DATA FOR REVIEW START

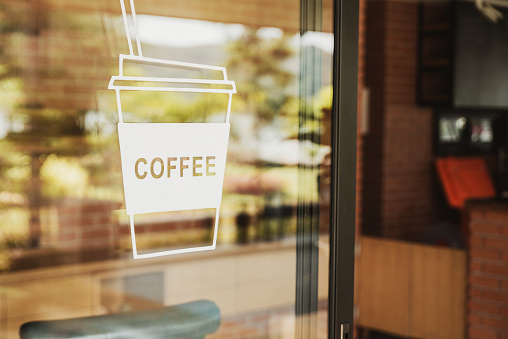 Luxury coffee shop sign on the glass door. For art texture or web design backgrund.
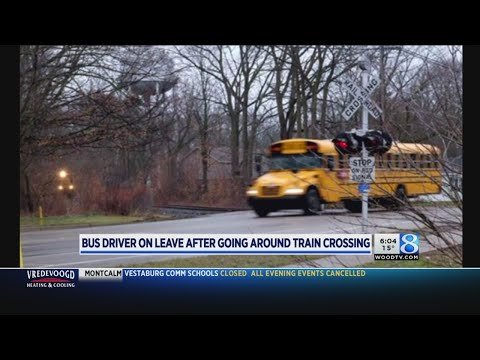 Plainwell bus crosses in front of train; driver on leave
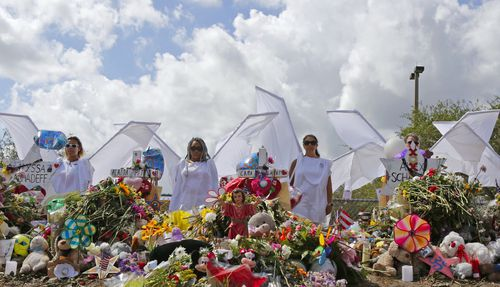 People dressed in white costumes as angels stand by a makeshift memorial outside Marjory Stoneman Douglas High School. (AAP)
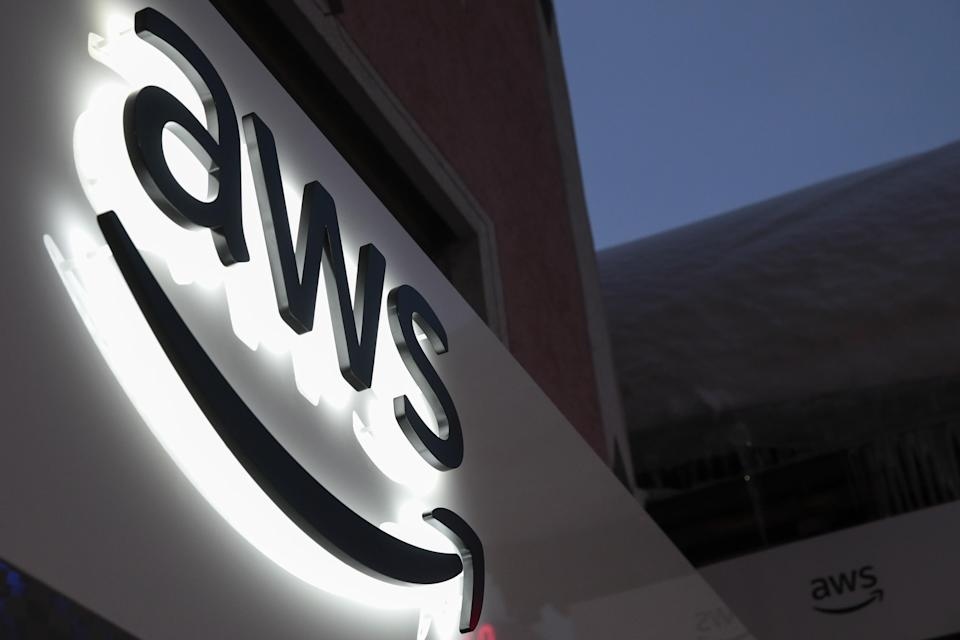 The logo of Amazon Web Services Inc (AWS) is displayed on a sign at a pop-up office ahead of the World Economic Forum (WEF) in Davos, Switzerland, on Monday, Jan. 21, 2019. World leaders, influential executives, bankers and policy makers attend the 49th annual meeting of the World Economic Forum in Davos from Jan. 22 - 25. Photographer: Jason Alden/Bloomberg via Getty Images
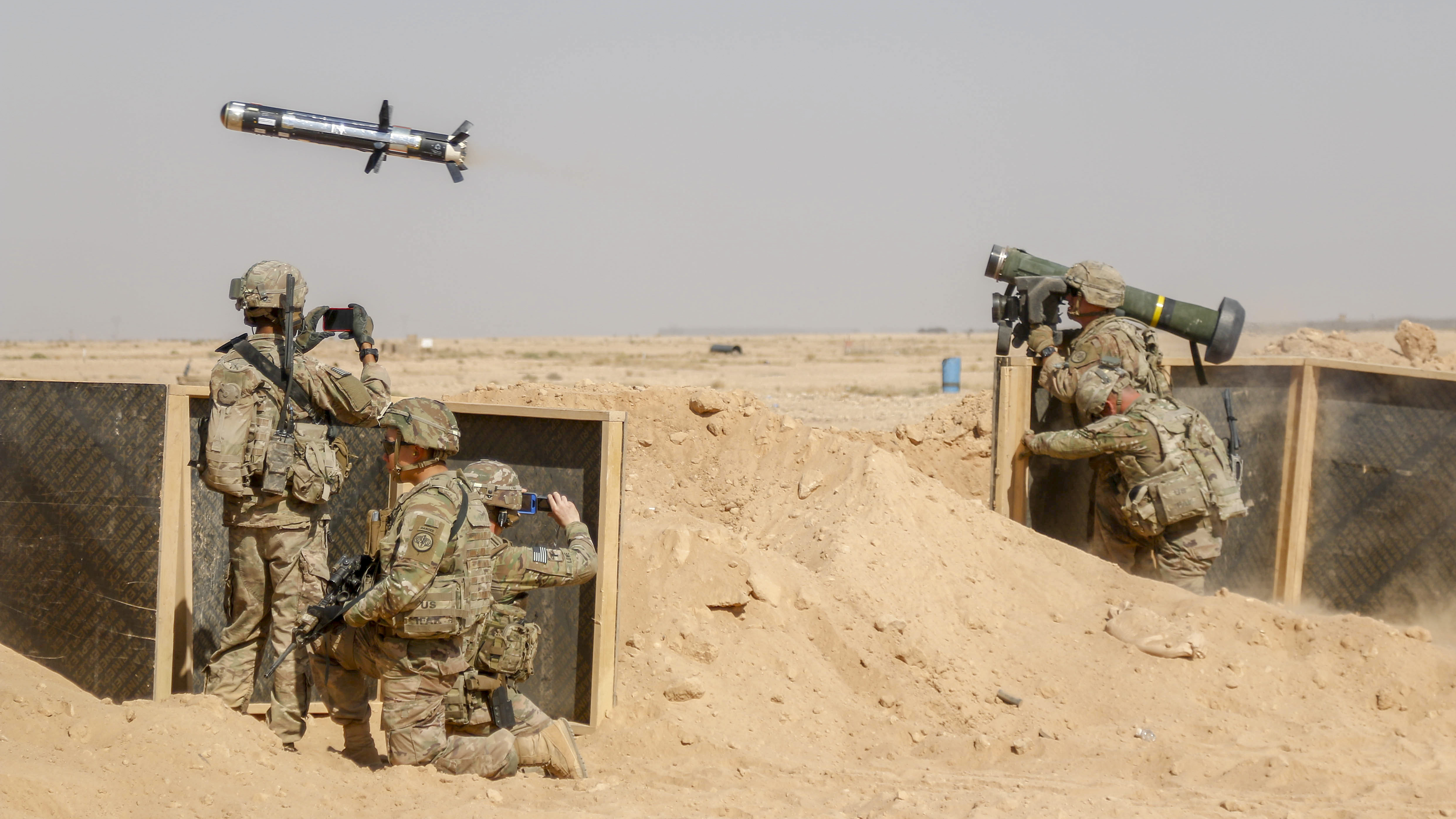 A U.S. Soldier assigned to the 3rd Cavalry Regiment and deployed in support of Combined Joint Task Force – Operation Inherent Resolve (CJTF-OIR) fires a Javelin anti-tank missile near Al Asad Air Base (AAAB), Iraq, Sept. 26, 2018. The Javelin was a part of a live-fire, react to contact training exercise involving M2A1 and M240B machine guns. AAAB is a CJTF-OIR enhanced partner capacity location dedicated to training partner forces and enhancing their effectiveness. (1st Lt. Leland White/Army National Guard)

DATA FOR REVIEW END

● PROBLEM REQUIREMENTS:
The task calls for every record to be transcribed exactly, with no images included.

● WRITTEN RESPONSE:
 Luxury coffee shop sign on the glass door. For art texture or web design backgrund.
 Plainwell bus crosses in front of train; driver on leave
 People dressed in white costumes as angels stand by a makeshift memorial outside Marjory Stoneman Douglas High School. (AAP)
 The logo of Amazon Web Services Inc (AWS) is displayed on a sign at a pop-up office ahead of the World Economic Forum (WEF) in Davos, Switzerland, on Monday, Jan. 21, 2019. World leaders, influential executives, bankers and policy makers attend the 49th annual meeting of the World Economic Forum in Davos from Jan. 22 - 25. Photographer: Jason Alden/Bloomberg via Getty Images
 A U.S. Soldier assigned to the 3rd Cavalry Regiment and deployed in support of Combined Joint Task Force – Operation Inherent Resolve (CJTF-OIR) fires a Javelin anti-tank missile near Al Asad Air Base (AAAB), Iraq, Sept. 26, 2018. The Javelin was a part of a live-fire, react to contact training exercise involving M2A1 and M240B machine guns. AAAB is a CJTF-OIR enhanced partner capacity location dedicated to training partner forces and enhancing their effectiveness. (1st Lt. Leland White/Army National Guard)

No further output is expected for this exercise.